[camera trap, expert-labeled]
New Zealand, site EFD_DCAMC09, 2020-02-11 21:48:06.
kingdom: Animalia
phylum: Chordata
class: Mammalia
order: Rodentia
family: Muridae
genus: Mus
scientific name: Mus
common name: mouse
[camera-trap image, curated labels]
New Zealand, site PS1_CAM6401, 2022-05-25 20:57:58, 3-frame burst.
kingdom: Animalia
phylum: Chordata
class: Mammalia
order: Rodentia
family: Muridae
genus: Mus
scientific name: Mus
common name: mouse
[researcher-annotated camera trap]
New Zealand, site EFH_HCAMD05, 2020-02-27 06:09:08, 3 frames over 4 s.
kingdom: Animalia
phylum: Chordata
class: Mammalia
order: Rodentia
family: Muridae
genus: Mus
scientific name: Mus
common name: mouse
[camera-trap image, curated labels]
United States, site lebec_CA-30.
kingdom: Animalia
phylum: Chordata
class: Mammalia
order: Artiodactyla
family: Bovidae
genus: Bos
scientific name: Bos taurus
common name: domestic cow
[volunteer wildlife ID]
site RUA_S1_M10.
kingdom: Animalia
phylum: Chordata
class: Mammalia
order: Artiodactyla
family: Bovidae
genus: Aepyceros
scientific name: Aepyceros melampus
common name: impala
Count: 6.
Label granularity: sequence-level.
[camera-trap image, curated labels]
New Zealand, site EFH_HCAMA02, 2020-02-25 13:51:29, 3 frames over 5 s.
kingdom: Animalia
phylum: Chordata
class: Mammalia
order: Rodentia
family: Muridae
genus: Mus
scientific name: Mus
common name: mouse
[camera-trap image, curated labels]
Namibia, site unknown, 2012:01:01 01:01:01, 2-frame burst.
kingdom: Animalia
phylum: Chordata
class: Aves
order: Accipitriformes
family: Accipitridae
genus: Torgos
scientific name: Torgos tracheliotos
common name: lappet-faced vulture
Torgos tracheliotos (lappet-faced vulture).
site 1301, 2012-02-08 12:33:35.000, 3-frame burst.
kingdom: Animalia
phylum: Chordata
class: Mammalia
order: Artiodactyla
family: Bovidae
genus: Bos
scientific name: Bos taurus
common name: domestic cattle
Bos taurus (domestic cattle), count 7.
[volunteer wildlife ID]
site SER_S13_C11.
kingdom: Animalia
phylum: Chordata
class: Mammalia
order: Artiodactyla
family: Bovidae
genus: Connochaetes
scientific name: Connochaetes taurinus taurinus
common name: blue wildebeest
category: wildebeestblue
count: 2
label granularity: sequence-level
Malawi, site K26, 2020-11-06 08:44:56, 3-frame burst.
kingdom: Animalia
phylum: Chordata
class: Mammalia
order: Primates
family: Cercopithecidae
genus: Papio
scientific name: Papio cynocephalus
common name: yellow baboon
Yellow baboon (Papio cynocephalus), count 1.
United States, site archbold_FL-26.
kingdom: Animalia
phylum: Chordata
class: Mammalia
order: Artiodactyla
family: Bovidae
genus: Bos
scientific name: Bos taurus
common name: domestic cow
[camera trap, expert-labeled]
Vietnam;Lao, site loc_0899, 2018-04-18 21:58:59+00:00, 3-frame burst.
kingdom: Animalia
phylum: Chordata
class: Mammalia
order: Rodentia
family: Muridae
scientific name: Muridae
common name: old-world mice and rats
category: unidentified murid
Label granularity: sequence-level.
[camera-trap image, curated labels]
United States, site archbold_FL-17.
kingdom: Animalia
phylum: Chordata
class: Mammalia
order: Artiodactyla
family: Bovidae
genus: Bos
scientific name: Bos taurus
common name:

--*--

- **GOAL OF THE EXERCISE**
Every line of the data must be written out again word for word.

- **RESULT FOR THIS TASK**
[camera trap, expert-labeled]
New Zealand, site EFD_DCAMC09, 2020-02-11 21:48:06.
kingdom: Animalia
phylum: Chordata
class: Mammalia
order: Rodentia
family: Muridae
genus: Mus
scientific name: Mus
common name: mouse
[camera-trap image, curated labels]
New Zealand, site PS1_CAM6401, 2022-05-25 20:57:58, 3-frame burst.
kingdom: Animalia
phylum: Chordata
class: Mammalia
order: Rodentia
family: Muridae
genus: Mus
scientific name: Mus
common name: mouse
[researcher-annotated camera trap]
New Zealand, site EFH_HCAMD05, 2020-02-27 06:09:08, 3 frames over 4 s.
kingdom: Animalia
phylum: Chordata
class: Mammalia
order: Rodentia
family: Muridae
genus: Mus
scientific name: Mus
common name: mouse
[camera-trap image, curated labels]
United States, site lebec_CA-30.
kingdom: Animalia
phylum: Chordata
class: Mammalia
order: Artiodactyla
family: Bovidae
genus: Bos
scientific name: Bos taurus
common name: domestic cow
[volunteer wildlife ID]
site RUA_S1_M10.
kingdom: Animalia
phylum: Chordata
class: Mammalia
order: Artiodactyla
family: Bovidae
genus: Aepyceros
scientific name: Aepyceros melampus
common name: impala
Count: 6.
Label granularity: sequence-level.
[camera-trap image, curated labels]
New Zealand, site EFH_HCAMA02, 2020-02-25 13:51:29, 3 frames over 5 s.
kingdom: Animalia
phylum: Chordata
class: Mammalia
order: Rodentia
family: Muridae
genus: Mus
scientific name: Mus
common name: mouse
[camera-trap image, curated labels]
Namibia, site unknown, 2012:01:01 01:01:01, 2-frame burst.
kingdom: Animalia
phylum: Chordata
class: Aves
order: Accipitriformes
family: Accipitridae
genus: Torgos
scientific name: Torgos tracheliotos
common name: lappet-faced vulture
Torgos tracheliotos (lappet-faced vulture).
site 1301, 2012-02-08 12:33:35.000, 3-frame burst.
kingdom: Animalia
phylum: Chordata
class: Mammalia
order: Artiodactyla
family: Bovidae
genus: Bos
scientific name: Bos taurus
common name: domestic cattle
Bos taurus (domestic cattle), count 7.
[volunteer wildlife ID]
site SER_S13_C11.
kingdom: Animalia
phylum: Chordata
class: Mammalia
order: Artiodactyla
family: Bovidae
genus: Connochaetes
scientific name: Connochaetes taurinus taurinus
common name: blue wildebeest
category: wildebeestblue
count: 2
label granularity: sequence-level
Malawi, site K26, 2020-11-06 08:44:56, 3-frame burst.
kingdom: Animalia
phylum: Chordata
class: Mammalia
order: Primates
family: Cercopithecidae
genus: Papio
scientific name: Papio cynocephalus
common name: yellow baboon
Yellow baboon (Papio cynocephalus), count 1.
United States, site archbold_FL-26.
kingdom: Animalia
phylum: Chordata
class: Mammalia
order: Artiodactyla
family: Bovidae
genus: Bos
scientific name: Bos taurus
common name: domestic cow
[camera trap, expert-labeled]
Vietnam;Lao, site loc_0899, 2018-04-18 21:58:59+00:00, 3-frame burst.
kingdom: Animalia
phylum: Chordata
class: Mammalia
order: Rodentia
family: Muridae
scientific name: Muridae
common name: old-world mice and rats
category: unidentified murid
Label granularity: sequence-level.
[camera-trap image, curated labels]
United States, site archbold_FL-17.
kingdom: Animalia
phylum: Chordata
class: Mammalia
order: Artiodactyla
family: Bovidae
genus: Bos
scientific name: Bos taurus
common name:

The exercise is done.